Ils se regroupent en grandes familles. Les maladies cardiovasculaires et métaboliques sont fréquentes, avec notamment l'hypertension et le diabète. Viennent ensuite les troubles osseux et articulaires. Les organes des sens, la mémoire et l'humeur peuvent également être concernés. Les troubles digestifs, urinaires et nutritionnels complètent ce tableau. La chute constitue enfin un problème particulièrement important en raison de ses conséquences possibles sur l'autonomie.

Comment rester en bonne santé après 65 ans ?

Cinq leviers jouent un rôle important au quotidien. Une alimentation variée, une activité physique régulière et un sommeil suffisant forment une bonne base. Un suivi médical adapté permet de repérer plus tôt certaines anomalies. Le maintien des relations sociales contribue au bien-être et à la santé mentale. La régularité compte davantage que la performance.

Quels examens faire régulièrement après 65 ans ?

Aucune liste universelle ne s'applique à tout le monde. Le programme dépend de l'âge, du sexe et des antécédents personnels et familiaux. Les facteurs de risque, comme le tabac, peuvent également modifier les priorités. Votre médecin élabore un calendrier individualisé, révisé au fil des années. Les recommandations officielles servent de base, mais le suivi doit être adapté à chaque personne. Cette approche permet d'éviter les examens inutiles comme les oublis.

Quand faut-il s'inquiéter pour une personne âgée ?

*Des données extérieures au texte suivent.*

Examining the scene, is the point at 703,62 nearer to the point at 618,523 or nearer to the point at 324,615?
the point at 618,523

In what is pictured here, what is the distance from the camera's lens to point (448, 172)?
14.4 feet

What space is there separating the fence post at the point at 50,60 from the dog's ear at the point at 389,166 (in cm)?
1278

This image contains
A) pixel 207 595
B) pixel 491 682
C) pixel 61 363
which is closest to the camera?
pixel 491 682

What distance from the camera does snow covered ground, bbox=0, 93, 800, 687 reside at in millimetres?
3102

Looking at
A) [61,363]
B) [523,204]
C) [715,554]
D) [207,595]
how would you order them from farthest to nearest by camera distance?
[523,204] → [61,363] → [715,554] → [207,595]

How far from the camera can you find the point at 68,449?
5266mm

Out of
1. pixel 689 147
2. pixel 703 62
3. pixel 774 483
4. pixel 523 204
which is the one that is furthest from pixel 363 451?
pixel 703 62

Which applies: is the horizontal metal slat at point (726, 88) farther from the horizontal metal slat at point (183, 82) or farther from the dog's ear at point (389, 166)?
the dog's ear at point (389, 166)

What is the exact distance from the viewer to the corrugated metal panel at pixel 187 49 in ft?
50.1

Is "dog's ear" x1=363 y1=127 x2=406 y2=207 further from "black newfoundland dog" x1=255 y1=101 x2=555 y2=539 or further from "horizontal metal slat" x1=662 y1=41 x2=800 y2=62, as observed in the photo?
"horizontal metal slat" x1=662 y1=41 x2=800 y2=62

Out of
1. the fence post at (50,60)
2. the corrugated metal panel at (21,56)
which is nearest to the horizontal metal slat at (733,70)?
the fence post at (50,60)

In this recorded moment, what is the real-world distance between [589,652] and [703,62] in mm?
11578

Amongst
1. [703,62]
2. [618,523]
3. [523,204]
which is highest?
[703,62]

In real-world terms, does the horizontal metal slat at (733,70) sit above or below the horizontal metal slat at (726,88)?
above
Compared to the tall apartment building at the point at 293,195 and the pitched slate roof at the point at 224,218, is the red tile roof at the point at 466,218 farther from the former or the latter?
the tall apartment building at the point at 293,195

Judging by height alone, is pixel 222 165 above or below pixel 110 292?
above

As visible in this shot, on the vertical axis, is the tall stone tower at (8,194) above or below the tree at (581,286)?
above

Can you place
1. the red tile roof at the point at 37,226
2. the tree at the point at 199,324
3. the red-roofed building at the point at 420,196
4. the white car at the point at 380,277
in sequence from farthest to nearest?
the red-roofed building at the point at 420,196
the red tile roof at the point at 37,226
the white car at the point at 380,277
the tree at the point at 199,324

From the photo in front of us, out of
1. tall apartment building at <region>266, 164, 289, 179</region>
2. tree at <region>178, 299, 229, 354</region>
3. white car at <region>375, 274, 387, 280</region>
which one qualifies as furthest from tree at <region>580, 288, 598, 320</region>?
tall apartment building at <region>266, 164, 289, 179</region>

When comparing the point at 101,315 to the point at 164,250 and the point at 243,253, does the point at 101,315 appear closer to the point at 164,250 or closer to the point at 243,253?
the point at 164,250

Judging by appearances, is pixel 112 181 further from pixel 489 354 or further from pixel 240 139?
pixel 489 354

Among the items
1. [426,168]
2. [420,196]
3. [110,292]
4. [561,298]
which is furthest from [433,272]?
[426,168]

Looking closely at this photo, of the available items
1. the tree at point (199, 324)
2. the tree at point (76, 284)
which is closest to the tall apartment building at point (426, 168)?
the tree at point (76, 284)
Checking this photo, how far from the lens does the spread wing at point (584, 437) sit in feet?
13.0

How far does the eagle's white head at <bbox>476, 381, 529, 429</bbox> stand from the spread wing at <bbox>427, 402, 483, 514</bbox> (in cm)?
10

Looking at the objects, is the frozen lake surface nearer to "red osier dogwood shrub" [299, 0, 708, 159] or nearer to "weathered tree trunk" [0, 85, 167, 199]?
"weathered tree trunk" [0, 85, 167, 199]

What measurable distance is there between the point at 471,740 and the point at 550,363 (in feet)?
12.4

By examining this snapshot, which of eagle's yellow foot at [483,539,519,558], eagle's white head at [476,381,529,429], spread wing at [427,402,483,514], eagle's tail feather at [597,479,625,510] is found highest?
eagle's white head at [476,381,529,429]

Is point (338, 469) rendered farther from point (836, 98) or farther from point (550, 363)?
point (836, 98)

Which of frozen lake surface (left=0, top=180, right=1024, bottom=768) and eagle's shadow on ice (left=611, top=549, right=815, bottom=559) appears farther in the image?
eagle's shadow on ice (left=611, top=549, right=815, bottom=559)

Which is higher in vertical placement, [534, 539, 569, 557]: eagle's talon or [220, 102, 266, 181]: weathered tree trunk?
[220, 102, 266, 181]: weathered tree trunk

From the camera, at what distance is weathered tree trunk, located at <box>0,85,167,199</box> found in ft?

L'inquiétude se justifie notamment lorsqu'un changement inhabituel apparaît en quelques jours ou brutalement. La rapidité d'apparition compte souvent autant que le symptôme lui-même. Un doute exprimé par l'entourage mérite d'être signalé au médecin. Les proches peuvent en effet repérer des changements que la personne ne remarque pas ou minimise. Face à un trouble brutal de la parole, une faiblesse soudaine, un malaise important ou une difficulté respiratoire sévère, contactez immédiatement les services d'urgence. Mieux vaut demander un avis médical que retarder une prise en charge.